_Vorgegebener Text_
====

Und doch: Die harte Arbeit trägt Früchte. Die erste World Today Präsentation, die gerade gehalten wurde, war sehr erfolgreich, das von mir entwickelte neue Format hat ganz ausgezeichnet funktioniert und die Gruppe hat toll zusammengearbeitet. Gestern habe ich das erste Meeting mit den Firstyears geleitet und vorher eine Agenda ausgeklügelt, dank der wir wirklich voran gekommen sind. Dank effizienter Arbeit blieb viel Zeit für Fragen der Neuzugänge, die sogar schon konstruktive Themenvorschläge für zukünftige Präsentationen beitragen konnten. Diese Art und Weise der Organisation liegt mir sehr.

 

Am Wochenende kriegen wir Besuch von Vertreten englicher Universitäten aus London und einem Experten für Bewerbungen in England. Samstagabend steht die fabulöse Secondyearshow auf dem Program - ich spiele Klavier. Die Tage haben nur 24 Stunden und sind doch so vollgepackt mit Proben etc.

====

_Zu erledigende Aufgabe_
Beantworte die folgenden Fragen zum vorgegebenen Text.
(a) Welches Meeting hat die schreibende Person gestern geleitet?
(b) Aus welcher Stadt kommen die Vertreter der Universitäten, die am Wochenende zu Besuch kommen?
(c) Welches Instrument spielt die schreibende Person bei der Secondyearshow?

_Bereitgestellte Angaben_
====

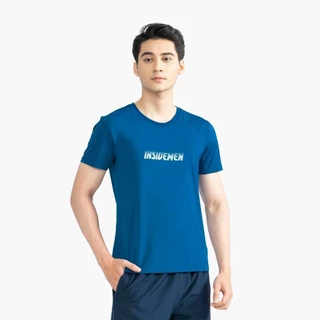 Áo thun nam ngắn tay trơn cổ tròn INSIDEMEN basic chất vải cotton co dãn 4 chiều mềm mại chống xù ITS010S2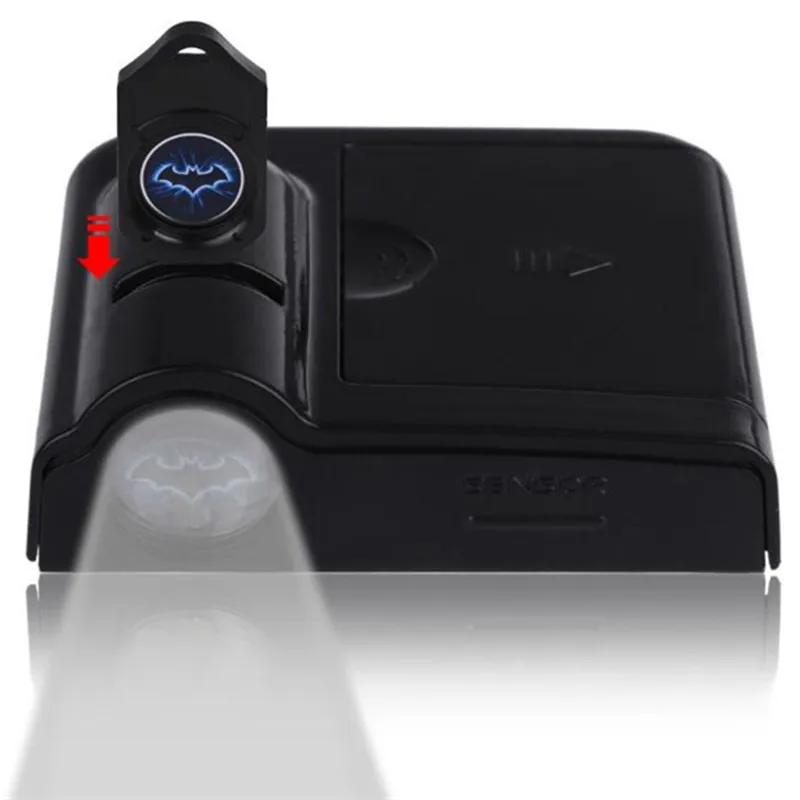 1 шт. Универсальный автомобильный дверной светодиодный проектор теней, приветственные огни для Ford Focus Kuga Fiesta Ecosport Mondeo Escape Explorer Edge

====

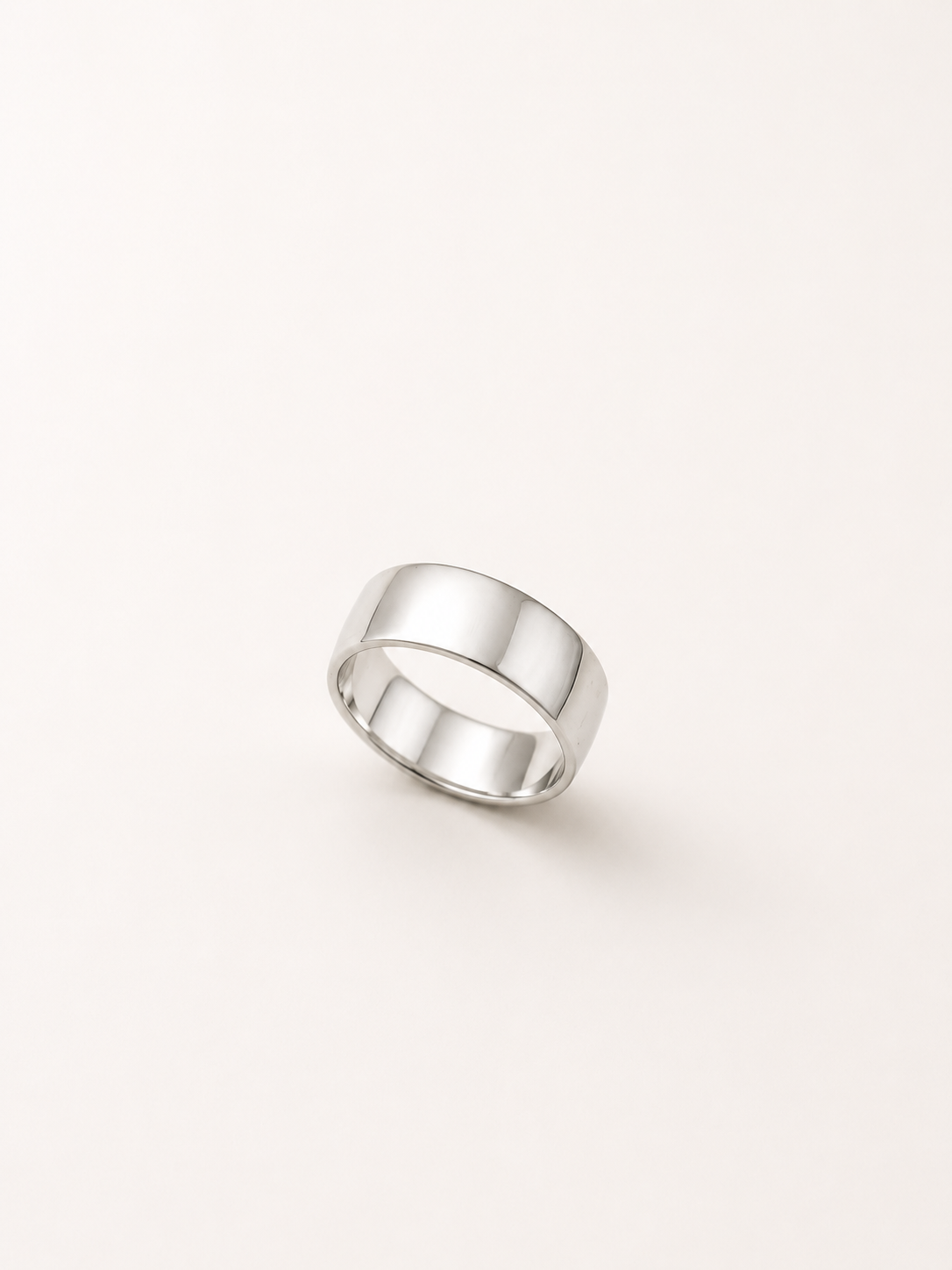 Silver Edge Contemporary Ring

====

_Ergebnis der Aufgabe_
(a) Das erste Meeting mit den Firstyears.
(b) Aus London.
(c) Klavier.